At the center, Reinhard plans first to focus on the need to retain nurses. "Society has an insatiable demand for nurses. Because they can fill so many important positions in the health care system, nurses are pulled away from the beside," she says. "But if we are going to deal with this crisis over the next couple of years, we have to retain the nurses we have. RWJF's strategy always has been retention of nurses. To help do that, we are going to take steps to make sure that nurses and their ideas to improve patient care are heard."
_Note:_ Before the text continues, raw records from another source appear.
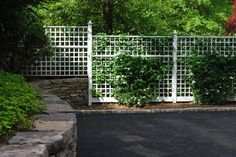 6' Fence Trellis - Garden Metalwork for your Home, Business  Garden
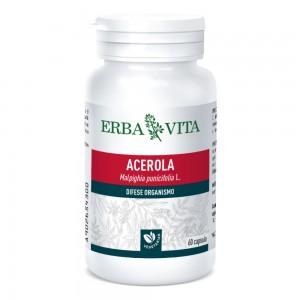 ACEROLA 60 Cps 550mg       EBV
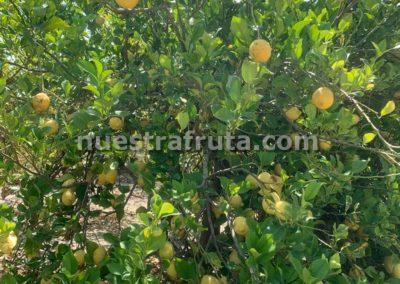 finca-nuestra-fruta-2019-046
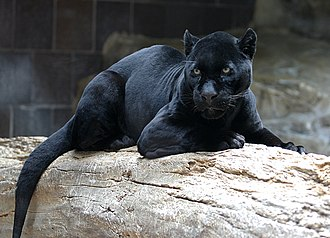Black panther - Image: Jaguar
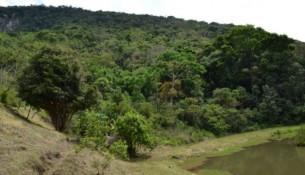Foto: Floresta da RPPN Jacuaçu próxima a entrada da propriedade, Extrema, MG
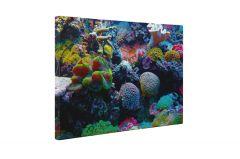 Viata subacvatica - Tablou Canvas - 4Decor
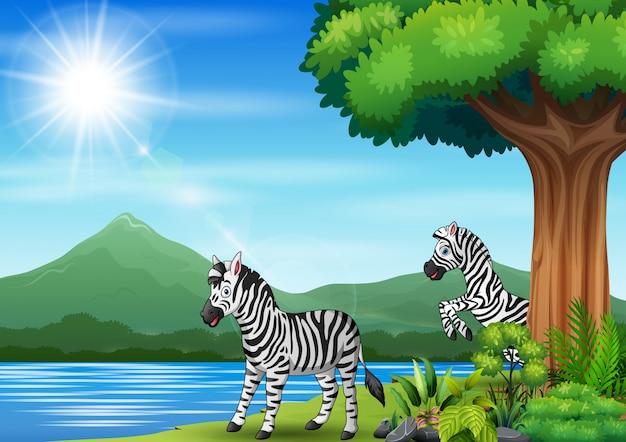 Zebra dois jogando na selva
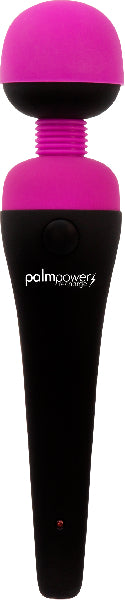 PalmPower Massage Wand Recharge Waterproof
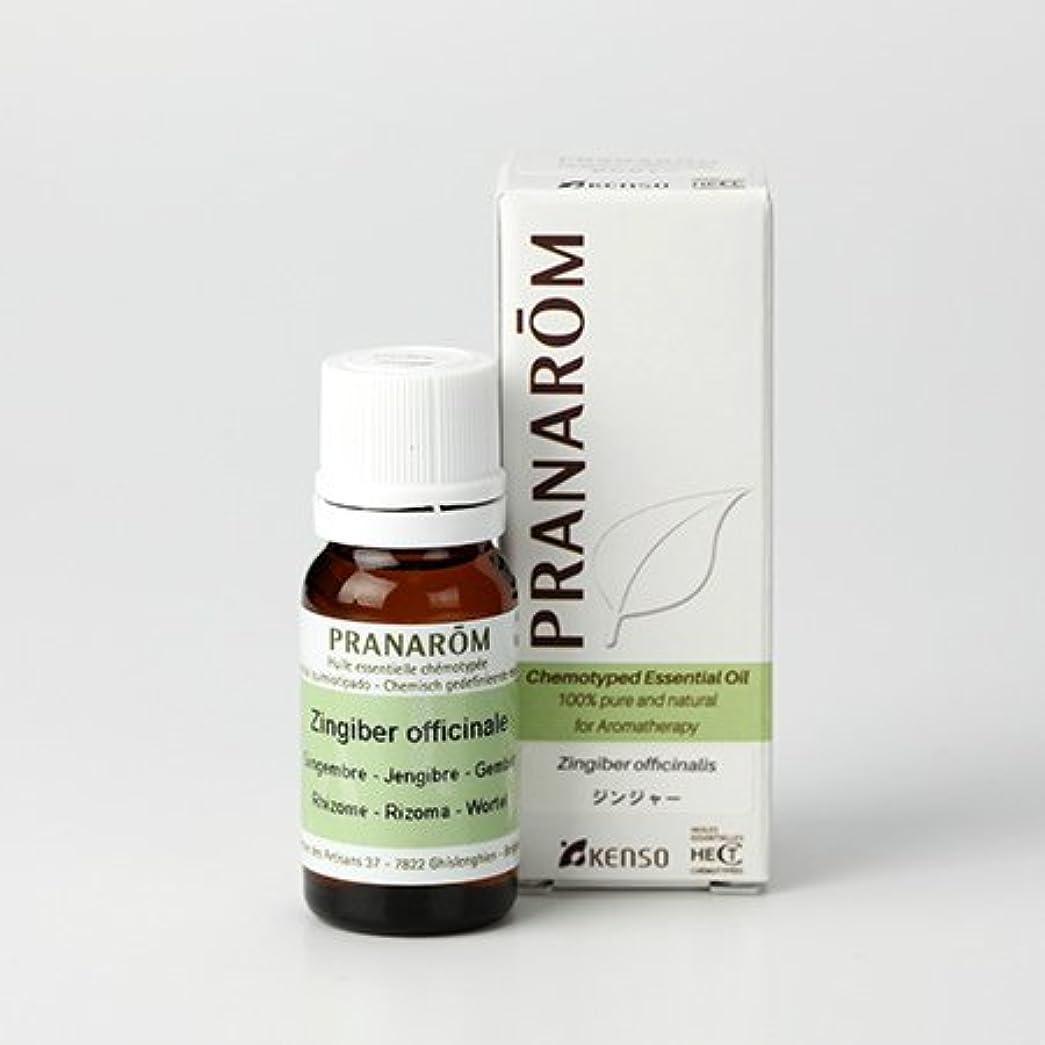 アウター指標従順プラナロム ジンジャー 10ml (PRANAROM ケモタイプ精油)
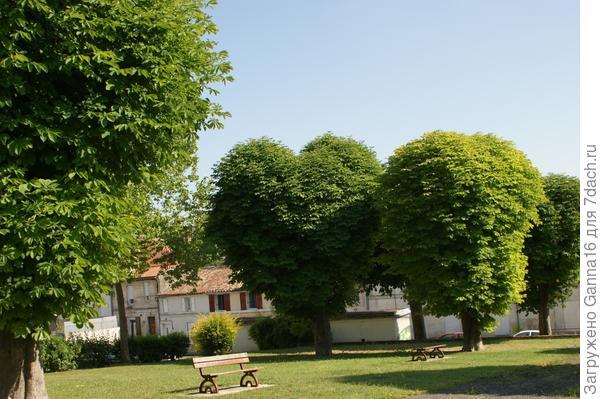 Сердечко ( дерево)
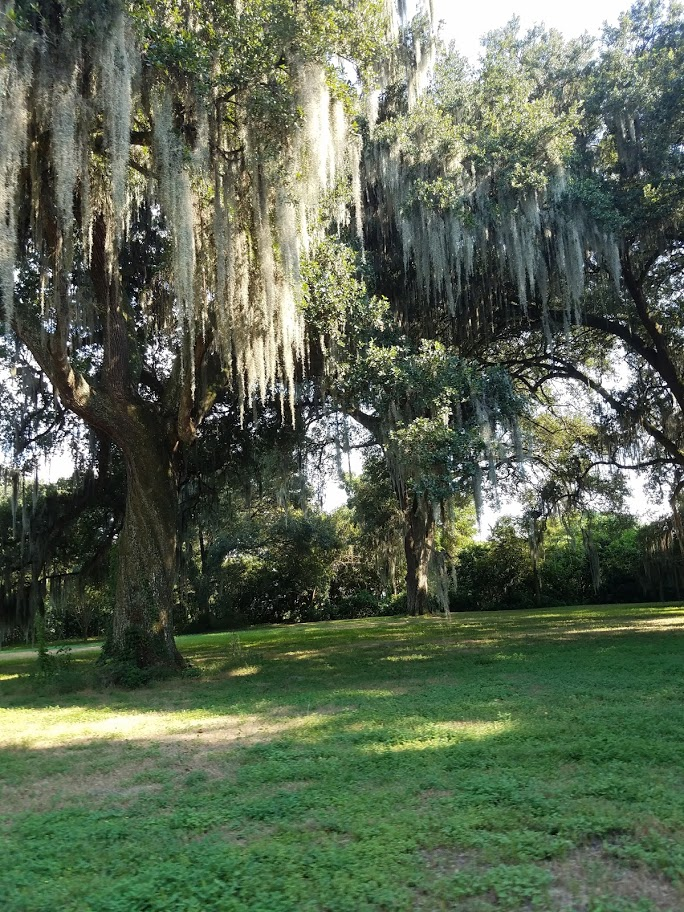 Thursday Tree Love : Live Oaks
Next, Reinhard wants to work through private and public policy channels to address the shortage of nursing professors, which is at the heart of why nursing schools turn away qualified applicants. Says Reinhard, "We want to speed up how quickly a nurse can get a master's or doctorate degree. We have to prepare educators."

As the new center's chief strategist, Reinhard realizes that her lifelong nursing pursuits have culminated in a near perfect storm, pulling together all aspects of her career. "I consider myself very fortunate to be able to put together all three—RWJF, AARP and nursing—to lead the Center to Champion Nursing in America."

RWJF perspective: The Center to Champion Nursing will address the nursing shortage by pressing for:

  • Greater state and federal funding to support expanded nursing education, particularly addressing severe faculty shortages at nurse training institutions across the country.
  • Places for nurse leaders on the governing boards of hospitals and other health care organizations to provide critically needed perspective on improving quality and safety of care.
  • An educational movement based on new research to inform the public and policy-makers about nurse workforce issues and the link between a trained and adequate nursing workforce and high quality health care.
  • We must engage all of the stakeholders-from nurses and other health care providers to policy-makers to business leaders and consumers-if we are going to have meaningful and lasting change in what has become a dysfunctional health care system," says Susan Hassmiller, Ph.D., R.N., senior program officer at RWJF and Building Human Capital team leader. "This unique partnership between RWJF and AARP sends a clear message that no one sector can address all the problems plaguing our health care system."